Review: SHAUN THE SHEEP

The memorable quotes page for this one isn't exactly going to be chocka. In much the same style as the animated series from which it is adapted, Shaun the Sheep Movie revives the classic storytelling mode of silent comedy, now spread over a feature length running time. The result is another gem from the world's most British movie studio, Aardman.

There are no world-saving stakes here- the story is deliberately, beautifully simple. Shaun and his flock are fed up of the daily grind and buy themselves a day off by incapacitating the Farmer and accidentally leaving him lost, with amnesia, in the Big City. Together with the Farmer's right hand dog Bitzer, they set off to rescue their master, resorting to various hilarious means of disguise to avoid the clutches of the determined animal containment operative, Trumper.

The joy of each new Aardman film is quickly tempered by the immediate realisation that the next one is at least three years away.
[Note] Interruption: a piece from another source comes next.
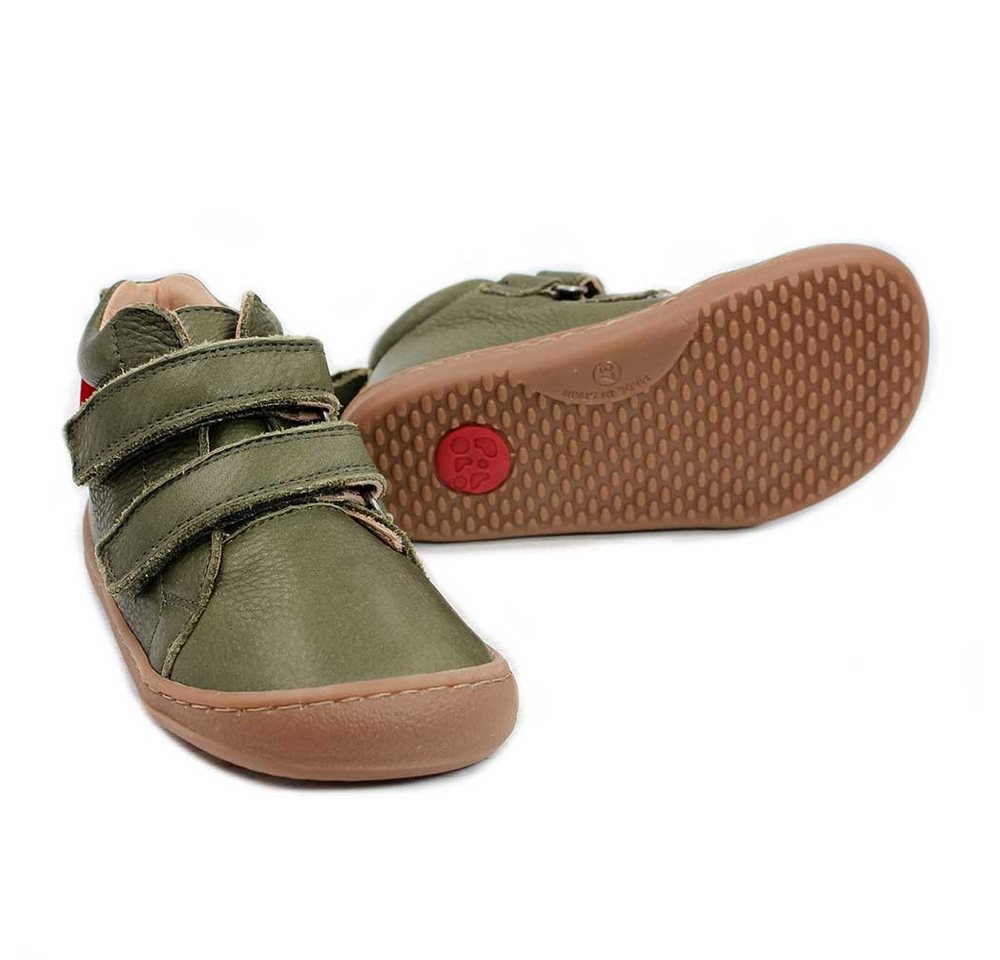 POLOLO Kinderschuhe ECO, Kinder Barfußschuh Halbschuh mit breiter Zehenbox POLOLO Kinderschuhe ECO, Kinder Barfußschuh Halbschuh mit breiter Zehenbox von POLOLO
Following the unaccountable US box office flop of The Pirates! In An Adventure With Scientists, Shaun the Sheep is at once a smaller film than previous efforts and yet more accessible. It's obviously not about having a working knowledge of the CBBC series (although it's well worth a watch) or even Shaun's debut alongside Wallace and Gromit in A Close Shave, but it's even simpler than that.

As with Mr. Bean, silent comedy transcends all language barriers, even in something as unabashedly British as this. And as in any of the company's previous films, the gag rate is consistently high and there are plenty of background jokes to enjoy. The stop-motion maestros have made even more work for themselves than usual, with nothing in the way of dialogue except grumbles and baas. I can't imagine that the script, written by directors Richard Starzak and Mark Burton, was particularly long, but the sheer visual density of the feature is mind-boggling.

Shaun the Sheep is a beautifully simple feature, which achieves the near impossible in sustaining the charm and humour of the 10 minute televised morsels for 90 minutes of the same. There's not quite as much specifically for older fans, like Curse of the Wererabbit's Hammer horror references or The Pirates' historical parody, but its brand of silent comedy is the kind that has always been funny to viewers of all ages. In Aardman's own inimitable style of escalating comedy, it's funny from the very beginning, right through to the last gut-busting sight gag. Start counting down to their next feature now.

Shaun the Sheep Movie is now showing in cinemas nationwide.